Each capitalized term used in this letter and not defined has the meaning given
to such term in the Prospectus.

         We are familiar with the proceedings taken and proposed to be taken by
the Trust in connection with the proposed authorization, issuance and sale of
the Transition Bonds. In this connection, we have examined and relied upon such
trust records and other documents, instruments and certificates and have made
such other investigation as we deemed appropriate as the basis for the opinion
set forth below. In our examination, we have assumed legal capacity of all
natural persons, the genuineness of all signatures, the authenticity of all
documents submitted to us as originals, the conformity to original documents of
documents submitted to us as certified, conformed or photostatic copies and the
authenticity of such original documents.

         We have relied on the opinion of Richards, Layton & Finger, P.A. filed
contemporaneously herewith for all matters of Delaware law.




<PAGE>


PECO Energy Transition Trust
March 4, 1999
Page 2

         The opinions expressed below are based on the following assumptions:

         (a) The Registration Statement on Form S-3 filed by the Trust as
registrant with the Securities and Exchange Commission with respect to the
Transition Bonds (the "Registration Statement") will become effective;

         (b) The proposed transactions are carried out on the basis set forth in
the Registration Statement;

         (c) Prior to the issuance of any Series or Class of Transition Bonds:

               (i)   all necessary orders, approvals and authorizations for the
                     Trust's purchase from time to time of Intangible Transition
                     Property from PECO Energy Company, a Pennsylvania
                     corporation, in exchange for the proceeds from the issuance
                     of Transition Bonds will have been obtained by the Trust;

               (ii)  the Indenture will have been executed and delivered by the
                     Trust's authorized representative and The Bank of New York,
                     as trustee;

               (iii) the Amended and Restated Trust Agreement will have been
                     executed and delivered by George Shicora and Diana Moy
                     Kelly, as Beneficiary Trustees, and The Bank of New York,
                     as Issuer Trustee, Delaware Trustee and Independent 
                     Trustee;

               (iv) the maturity dates, the bond rates, the redemption
                    provisions and the other terms of the Transition Bonds being
                    offered will be fixed in accordance with the terms of the
                    Indenture;

               (v)  the Sale Agreement between the Trust and PECO Energy
                    Company, as Seller, will have been executed and delivered;
                    and

               (vi) the Master Servicing Agreement between the Trust and PECO
                    Energy Company, as Servicer, will have been executed and
                    delivered.

◇ ◇ ◇ ◇ ◇

__OBJECTIVE__: Resume the opinion letter on the PECO Energy Transition Trust's Transition Bonds from the point where it stops. The data that follows is not needed for anything here.

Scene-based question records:
◇ ◇ ◇ ◇ ◇

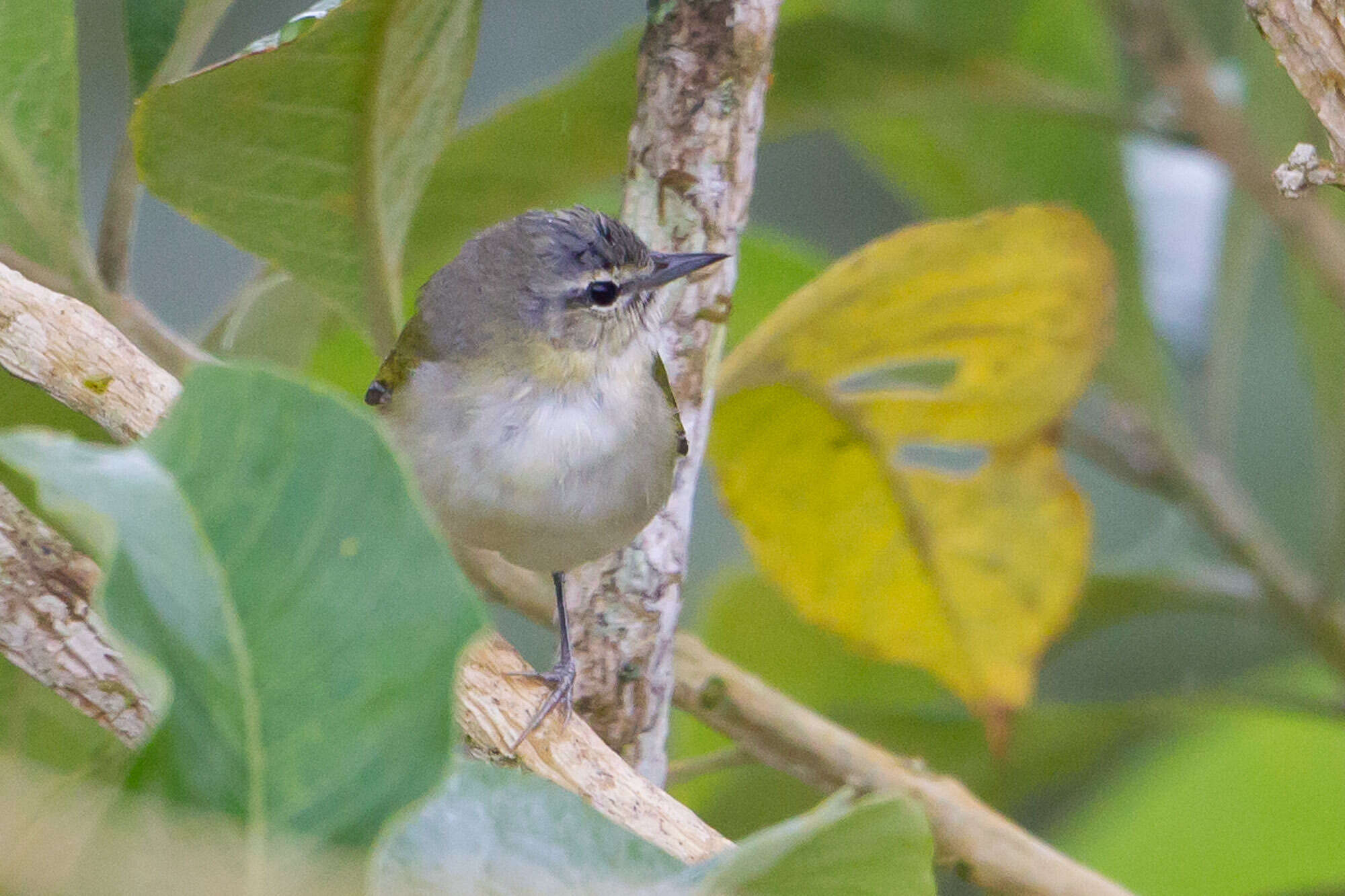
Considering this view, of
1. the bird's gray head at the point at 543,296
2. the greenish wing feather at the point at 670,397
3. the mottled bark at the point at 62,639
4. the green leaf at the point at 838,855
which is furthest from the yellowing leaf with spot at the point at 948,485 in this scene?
the green leaf at the point at 838,855

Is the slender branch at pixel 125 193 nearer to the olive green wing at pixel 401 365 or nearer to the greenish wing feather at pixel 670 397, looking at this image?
the olive green wing at pixel 401 365

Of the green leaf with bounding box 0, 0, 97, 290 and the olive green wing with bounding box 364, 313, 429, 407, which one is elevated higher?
the green leaf with bounding box 0, 0, 97, 290

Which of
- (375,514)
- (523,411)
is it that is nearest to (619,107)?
(523,411)

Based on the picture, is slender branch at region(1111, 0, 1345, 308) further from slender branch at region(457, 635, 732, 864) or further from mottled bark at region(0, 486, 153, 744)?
mottled bark at region(0, 486, 153, 744)

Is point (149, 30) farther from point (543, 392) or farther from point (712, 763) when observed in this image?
point (712, 763)

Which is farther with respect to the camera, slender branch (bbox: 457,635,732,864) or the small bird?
the small bird

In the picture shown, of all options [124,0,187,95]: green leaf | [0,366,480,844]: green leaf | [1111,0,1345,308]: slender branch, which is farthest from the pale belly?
[1111,0,1345,308]: slender branch

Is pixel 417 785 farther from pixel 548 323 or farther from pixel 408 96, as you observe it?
pixel 548 323
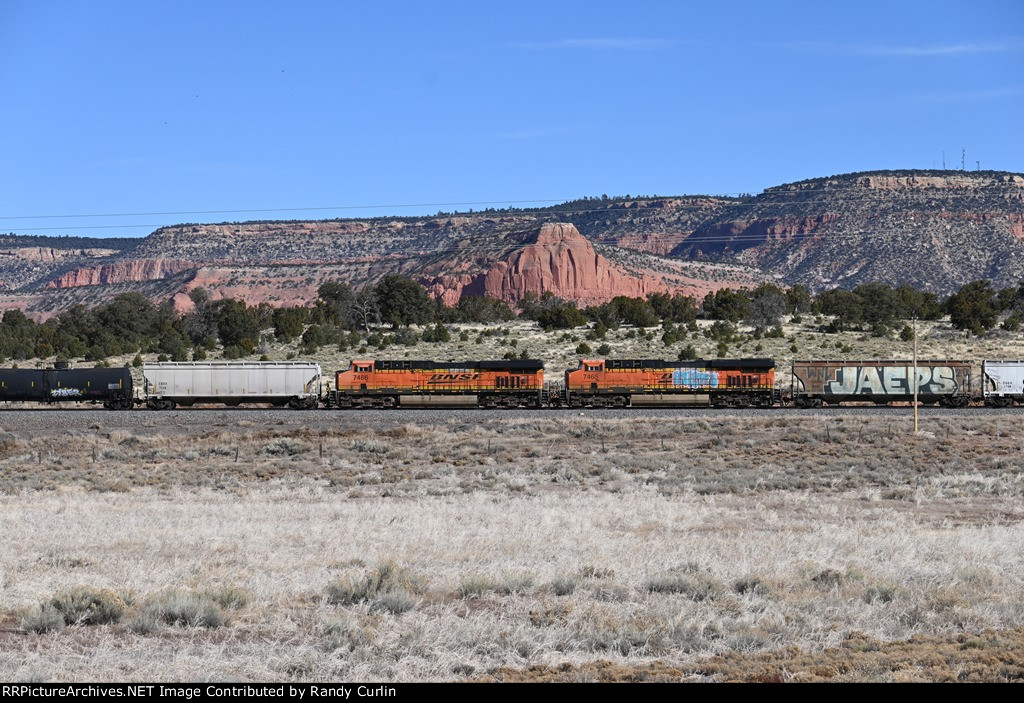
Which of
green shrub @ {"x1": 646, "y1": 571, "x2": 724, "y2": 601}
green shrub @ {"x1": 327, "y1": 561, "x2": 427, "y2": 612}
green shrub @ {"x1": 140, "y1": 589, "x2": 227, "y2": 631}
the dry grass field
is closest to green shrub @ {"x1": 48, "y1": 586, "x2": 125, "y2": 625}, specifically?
the dry grass field

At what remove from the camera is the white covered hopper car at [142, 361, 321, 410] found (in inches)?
2228

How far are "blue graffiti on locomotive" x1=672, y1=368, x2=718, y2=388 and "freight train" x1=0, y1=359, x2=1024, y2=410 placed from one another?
5 centimetres

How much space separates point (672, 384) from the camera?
180 feet

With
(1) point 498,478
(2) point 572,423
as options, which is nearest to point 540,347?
(2) point 572,423

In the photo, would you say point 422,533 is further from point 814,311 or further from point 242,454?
point 814,311

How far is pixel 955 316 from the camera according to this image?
87.6 m

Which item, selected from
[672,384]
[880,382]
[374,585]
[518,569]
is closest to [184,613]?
[374,585]

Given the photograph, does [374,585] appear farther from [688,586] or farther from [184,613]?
[688,586]

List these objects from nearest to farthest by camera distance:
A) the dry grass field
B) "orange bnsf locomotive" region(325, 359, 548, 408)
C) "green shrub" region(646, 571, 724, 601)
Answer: the dry grass field
"green shrub" region(646, 571, 724, 601)
"orange bnsf locomotive" region(325, 359, 548, 408)

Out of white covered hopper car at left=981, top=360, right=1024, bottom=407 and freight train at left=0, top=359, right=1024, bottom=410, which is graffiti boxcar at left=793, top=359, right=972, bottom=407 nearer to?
freight train at left=0, top=359, right=1024, bottom=410

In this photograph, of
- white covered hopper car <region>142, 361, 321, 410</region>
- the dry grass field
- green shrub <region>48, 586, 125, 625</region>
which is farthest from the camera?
white covered hopper car <region>142, 361, 321, 410</region>

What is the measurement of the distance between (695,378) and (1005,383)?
51.8 ft

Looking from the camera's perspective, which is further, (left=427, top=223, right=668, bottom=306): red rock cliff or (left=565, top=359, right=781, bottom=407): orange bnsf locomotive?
(left=427, top=223, right=668, bottom=306): red rock cliff

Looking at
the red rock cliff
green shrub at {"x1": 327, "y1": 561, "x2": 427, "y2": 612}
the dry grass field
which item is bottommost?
the dry grass field
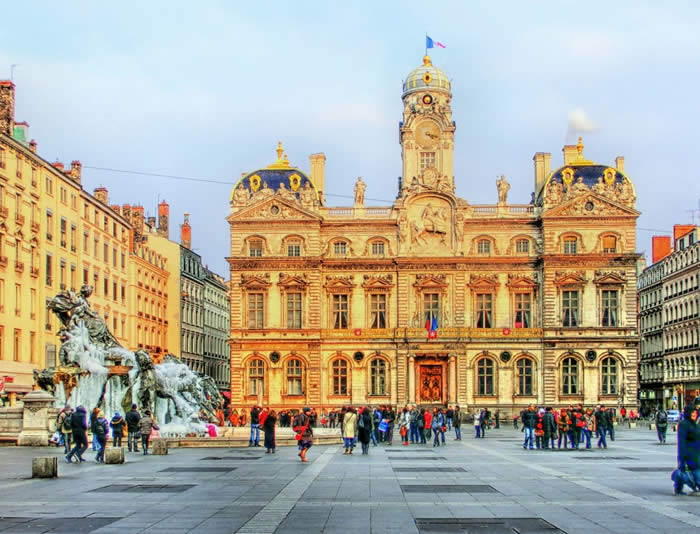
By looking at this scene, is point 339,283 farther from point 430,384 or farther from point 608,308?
point 608,308

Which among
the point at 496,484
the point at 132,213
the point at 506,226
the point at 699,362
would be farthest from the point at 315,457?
the point at 699,362

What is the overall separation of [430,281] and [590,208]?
530 inches

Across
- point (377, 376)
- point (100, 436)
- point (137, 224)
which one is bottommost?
point (100, 436)

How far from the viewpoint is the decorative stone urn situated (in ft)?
132

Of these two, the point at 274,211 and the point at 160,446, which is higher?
the point at 274,211

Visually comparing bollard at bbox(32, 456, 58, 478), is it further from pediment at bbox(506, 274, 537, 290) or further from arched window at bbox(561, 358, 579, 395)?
arched window at bbox(561, 358, 579, 395)

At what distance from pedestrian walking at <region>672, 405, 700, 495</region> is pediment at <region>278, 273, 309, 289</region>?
60613mm

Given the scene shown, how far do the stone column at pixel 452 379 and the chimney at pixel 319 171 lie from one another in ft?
55.0

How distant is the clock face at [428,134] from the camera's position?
84.9 m

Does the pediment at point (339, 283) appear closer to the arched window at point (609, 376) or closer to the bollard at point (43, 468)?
the arched window at point (609, 376)

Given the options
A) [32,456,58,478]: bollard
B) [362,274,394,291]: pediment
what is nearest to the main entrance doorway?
[362,274,394,291]: pediment

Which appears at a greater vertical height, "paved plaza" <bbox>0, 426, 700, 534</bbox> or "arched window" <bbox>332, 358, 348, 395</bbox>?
"arched window" <bbox>332, 358, 348, 395</bbox>

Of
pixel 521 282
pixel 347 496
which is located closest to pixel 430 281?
pixel 521 282

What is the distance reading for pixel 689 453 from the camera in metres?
22.3
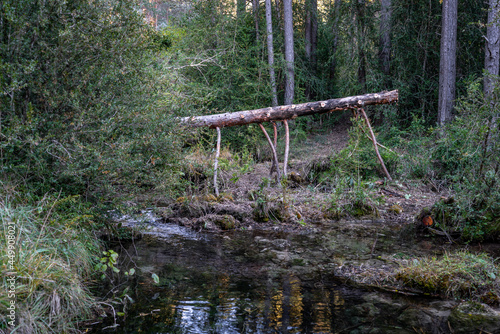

◇ ◇ ◇ ◇ ◇

__RESULT OF THE TASK__:
         (d) The Indenture will be qualified in accordance with the provisions
of the Trust Indenture Act of 1939, as amended.

         Based on the foregoing, we are of the opinion that, when properly
executed, authenticated, delivered and paid for as provided in the Indenture and
upon satisfaction of all




<PAGE>


PECO Energy Transition Trust
March 4, 1999
Page 3


conditions contained on the Indenture and the Underwriting Agreement (a form of
which is filed as Exhibit 1.1 to the Registration Statement), the Transition
Bonds will be legally issued, valid and binding obligations of the Trust.

         We consent to the filing of this opinion as an Exhibit to the
Registration Statement and to the references to this firm under the headings
"Legal Matters" and "Risk Factors" in the Prospectus included in the
Registration Statement.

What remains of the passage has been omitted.